**Reading text**

All of a sudden, the gathering became quiet. The women looked
at each other but none of them said a word.
This 2004 event clearly reflects
the fact that many Indonesian women are not aware that they have
been treated unjustly and that they can be classified as victims
of violence against women.
This event can be something for us to ponder on as women around
the world recently celebrated Women’s Day and while the
world representatives have just completed the review of the 10-year
implementation of the Beijing Platform for Action in New York,
highlighting the twelve critical areas, including poverty, education,
healthcare, inequality in the sharing of power, the girl-child,
armed conflict, human rights violation, environment and violence
against women, among others.
At national level, data released by the National Commission on
Violence against Women recorded that in 2004, there are around
14,020 cases of violence, classified into domestic violence, violence
occurring in the community, women trafficking and violence committed
by state personnel. This 2004 figure doubled from the previous
year at 7,787 cases.

**Assigned task**
According to the passage on violence against women in Indonesia, how many cases of violence were recorded in the year before 2004?

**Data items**
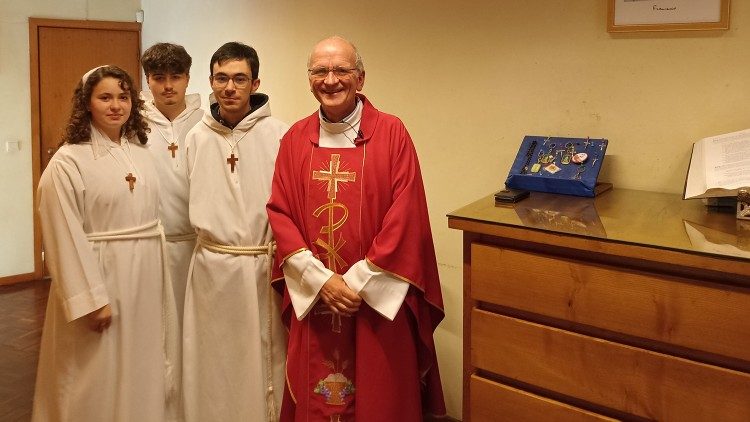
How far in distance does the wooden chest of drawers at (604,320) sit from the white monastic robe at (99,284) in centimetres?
122

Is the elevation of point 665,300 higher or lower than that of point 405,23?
lower

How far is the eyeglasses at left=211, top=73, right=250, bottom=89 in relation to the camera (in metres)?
2.37

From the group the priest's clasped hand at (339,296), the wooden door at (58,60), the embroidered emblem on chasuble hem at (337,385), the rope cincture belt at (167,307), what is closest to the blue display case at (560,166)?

**Answer for this exercise**
7,787 cases.